# Kutipan Bacaan:
Kamis, 19 September 2019

JAWARA, JARO DAN JUARA DALAM KEINDONESIAAN KITA


Ketika kita mendengar melihat dan membaca tentang kata Jawara maka yang terbersit dalam pikiran kita adalah mengarah kepada sesosok orang, tinggi besar, berkumis, pakaian serba hitam tak lupa terselip dipinggang golok yang siap diayunkan untuk memenggal siapapun yang menggangu atasnya, bahkan para jawara senantisa dikelilingi oleh perempuan-perempuan cantik sebagai perlambang kejantanannya, “jago wadon lan luhur”(tukang main perempuan dan tukang bohong)”jago wadon lan harta” tukang main perempuan dan tamak harta,  benarkah demikian? Dan  kenapa demikian buruknya persepsi sebagian kita terhadap jawara?
Atau adakah yang sengaja membuat persepsi  se-negatif ini? Atau bahkan memang kita tidak memahami benar tentang apa, seperti apa dan bagaimana awal mula seseorang disebut sebagai Jawara? Apalagi ketika kita berada pada wilayah Banten yang cukup banyak Jawara-Jawara, kenapa demikian?
Nah ini yang kemudian membuat penulis melakukan penelitian sederhana yang pada akhirnya menemukan beberapa hal yang sesungguhnya membuat penulis semakin yakin bahwa Jawara itu tidak bisa dipersepsikan negatif pada seseorang yang mendapatkan gelar tersebut, dan mudah-mudahan tulisan singkat ini dapat menjadikan kita semua dan pembaca lainya atau para Jawara yang membacanya akan lebih arif dan lebih bijak dalam melangkah jika sudah mendapatkan gelar Jawara.
Baiklah mari kita awali dahulu tentang  apa siapa dan sepertiapa jawara itu, menurut salah seorng dekan UIN Maulana Hasanudin, Banten disampaikan bahwa jawara itu adalah murid dari para Kyai,  pada masa revolusi dahulu ketika melawan penjajahan dalam rangka bela negara untuk mempertahankan kedaulatan suatu wilayah para Kyai mempertahankan wilayah kepanjangan tangan dari Kasultanan di wilayahnya masing-masing, sehingga para murid disamping dibekali ilmu agama mereka juga diajarkan bela diri olah kanoragan, disamping itu para Kyai memiliki Pesantren-pesantren sebagai benteng terakhir untuk memobilisasi masa ketika Kasultanan Banten mendapat gempurn sangat dahsyat dari para penjajah baik bangsa Portugis maupun Belanda sehingga dalam budaya Banten waktu itu Jawara adalah khodim (pembantu) nya Kyai, atau lebih terkenal dengan sebutan Juwara/jawara iku tentrane kiyai (jawara itu tentaranya para Kyai).

# Data Tercatat:
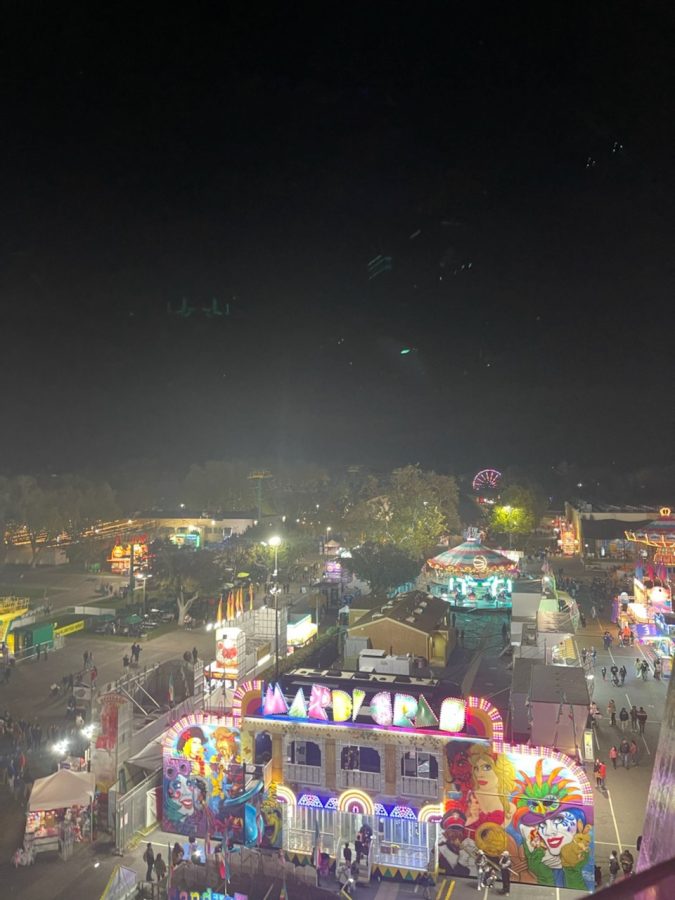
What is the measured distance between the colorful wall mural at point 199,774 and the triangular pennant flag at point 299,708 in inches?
51.2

# Soal Latihan:
Ringkaslah paragraf dalam kutipan bacaan yang diawali "Baiklah mari kita awali" tanpa menghilangkan fakta-fakta utamanya. Kerjakan hanya berdasarkan kutipan bacaan, tanpa memakai data.

# Jawaban Latihan:
Menurut seorang dekan UIN Maulana Hasanudin, Banten, jawara adalah murid para Kyai. Pada masa revolusi melawan penjajahan, para Kyai mempertahankan wilayah sebagai kepanjangan tangan Kesultanan, sehingga murid-muridnya dibekali ilmu agama sekaligus bela diri olah kanoragan. Pesantren milik para Kyai menjadi benteng terakhir untuk memobilisasi massa ketika Kesultanan Banten digempur hebat oleh Portugis dan Belanda. Karena itu, dalam budaya Banten saat itu jawara dipandang sebagai khodim (pembantu) Kyai, yang terkenal dengan ungkapan "jawara iku tentrane kiyai" (jawara itu tentaranya para Kyai).